• _TO BE DONE_
1. Answer these from the Parquet guide, one answer per line:
(a) Which Parquet-based table format does the guide name?
(b) Which write mode does the guide mark as the default?
(c) Which compression codec is the default?
2. Please quote from the Parquet guide the part that opens with the words containing "Apache Spark 49" and closes with "fast and cheap.".

• _TEXT SHOWN_
□ □ □ □ □ □ □

Technology  /  Apache Spark

Apache Spark 49 guides · updated 2026

Distributed data processing at scale — RDDs, DataFrames, Structured Streaming, and the tuning techniques that keep Spark jobs fast and cheap.

Saving a PySpark DataFrame as Parquet

Parquet is the recommended format for Spark output in 2025. It’s columnar (enables predicate and projection pushdown), self-describing (schema is embedded), and compressed by default. Most lakehouse architectures build on Parquet or Parquet-based table formats like Delta Lake.


Basic Parquet Write

from pyspark.sql import SparkSession, functions as F
spark = SparkSession.builder.appName("WriteParquet").getOrCreate()
data = [("Alice", "Engineering", 95000), ("Bob", "Marketing", 72000)]
df = spark.createDataFrame(data, ["name", "department", "salary"])
# Write Parquet
df.write.mode("overwrite").parquet("output/employees/")

Write Modes

df.write.mode("overwrite").parquet("output/") # Replace all existing data
df.write.mode("append").parquet("output/") # Add to existing data
df.write.mode("ignore").parquet("output/") # No-op if path exists
df.write.mode("error").parquet("output/") # Default — error if path exists

Compression Codecs

# Snappy — default, fast decompression, moderate compression
df.write.option("compression", "snappy").parquet("output/")

□ □ □ □ □ □ □

• _DATA SEGMENT_
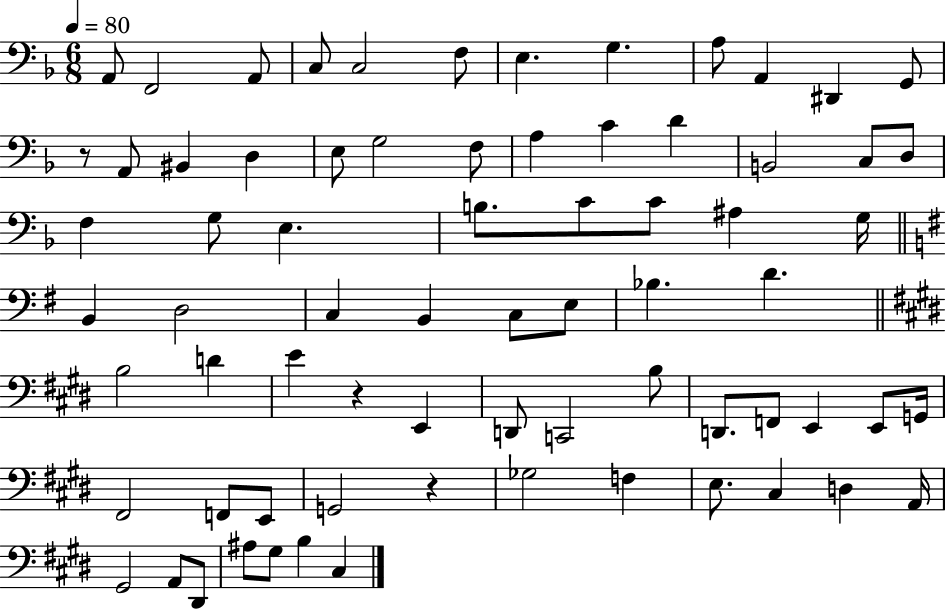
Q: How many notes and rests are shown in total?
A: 72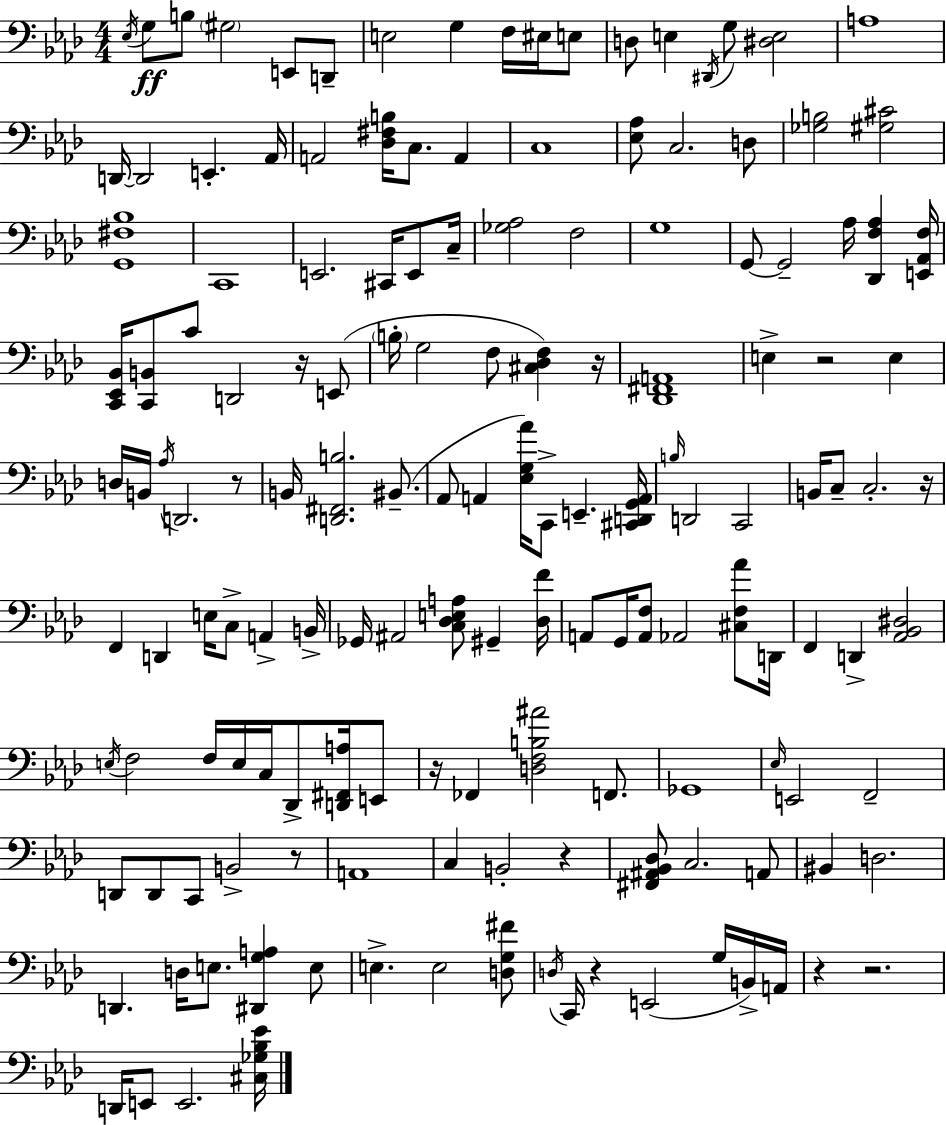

□ □ □ □ □ □ □

• _FULL ANSWERS_
1.
(a) Delta Lake
(b) "error"
(c) Snappy

2.
Apache Spark 49 guides · updated 2026

Distributed data processing at scale — RDDs, DataFrames, Structured Streaming, and the tuning techniques that keep Spark jobs fast and cheap.